If the owner is involved full time in running the business, then there is no such thing as profit margin. In this case it's just called an owner's draw, and I would expect it to be in the range of $100k to $200k, or 20% of gross sales.
If the owner/shareholder is not actively involved in running the business, then yes, there is net profit, and I would expect it to be in the range of 5% of gross sales, or $25k to $50k.
But I think you will find very few small businesses that do custom anything where the owner is at arms length and just collects profit margin.
ok. Well I was thinking in terms more of for growth to be able to add on or upgrade equipment and so on.
Owner pay and distributions are different than profit. Im no accountant and I dont play one on tv but 5% is a terrible net profit on a business. After mine and my wifes wages for the work we do in the business I am looking for a 10-15% net profit and I have friends that say 20% is what they want or it isnt worth doing. A few more.details of what you are looking for would be more helpful to the question
How about achieivng Positive cash flow with no or negative taxable profit.

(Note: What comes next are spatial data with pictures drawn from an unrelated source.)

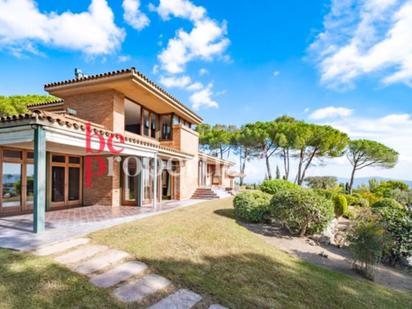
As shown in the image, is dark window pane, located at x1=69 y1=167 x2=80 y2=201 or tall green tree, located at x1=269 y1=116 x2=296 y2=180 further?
tall green tree, located at x1=269 y1=116 x2=296 y2=180

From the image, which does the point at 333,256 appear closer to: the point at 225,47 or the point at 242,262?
the point at 242,262

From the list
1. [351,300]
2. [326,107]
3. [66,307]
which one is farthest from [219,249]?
[326,107]

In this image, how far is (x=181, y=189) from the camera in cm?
1698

after everything is paid for at the end of the year and 2 owners take their salaries is how we look at profit. 2013 we did 15-16% and 2014 was up to just over 19%. The increased percentage was also on top of an increase in sales of approx $500k. Led to a very healthy profit in our opinion. This year percentages are down bit but total sales are higher than a year ago so not worried. We are a 14 person millwork/residential cabinet shop
Our #'s are similar to Jody's. But this is a highly variable business, year to year. The # we use for calculating pricing is 14% profit on sales of 2.4 million. It is impossible to come up with a consistent $ profit # because a until all fixed costs for the year are covered there is no profit. Once those costs are covered profit margins increase quickly. Cash flow becomes tricky as you try to increase sales. By investing in new equipment you become a gambler. Are you covered if sales nose dive?

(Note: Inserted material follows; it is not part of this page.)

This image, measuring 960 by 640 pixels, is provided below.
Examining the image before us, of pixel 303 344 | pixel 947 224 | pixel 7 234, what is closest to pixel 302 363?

Borrowing money based on cash flow, sales, sales projections, and most importantly the ROI for the life of the machine is a risk reward analysis. At the point that the machine is returning more income than your money will earn elsewhere is not gambling, its a business strategy.

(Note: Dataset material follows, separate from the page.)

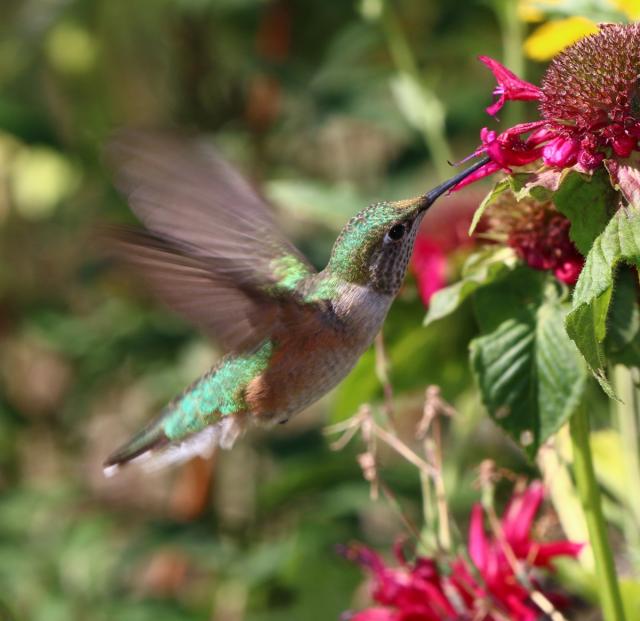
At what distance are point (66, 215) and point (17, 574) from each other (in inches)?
26.9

If you accelerate the depreciation and reduce your tax liability while financing the machine using dollars that have a lesser value each year you are increasing cash flow and reducing tax liability
Alan, I've never been able to generate an accurate ROI for a new machine. It relies on guessing how much work we will generate for that machine's increased capabilities. I've been through wildly varying work flows. Serious cash flows, 2009/10! Bankrupt customers, Customers that went to Mexico because I couldn't match the price.
Those things are beyond my control. I'm well aware of the tax, depreciation, cheaper $'s etc. I'm also aware of the risks that can not be calculated into ROI. I'd be gambling on whether any of those risk factors would occur.
Larger shops may have more maneuvering room, deeper pockets than I've got. After the recession died off and work picked up, I was very low on $. I went to the same bank I had been using for 30 years. I wanted to renew my line of credit. They asked for the last 3 years CPA audits. Then turned me down because we were showing significant looses & as an aside from one of their employees, small companies were too risky. All bills paid, no outstanding loans. Work was picking up and I needed operating $.
It is gambling if you can't compute the odds!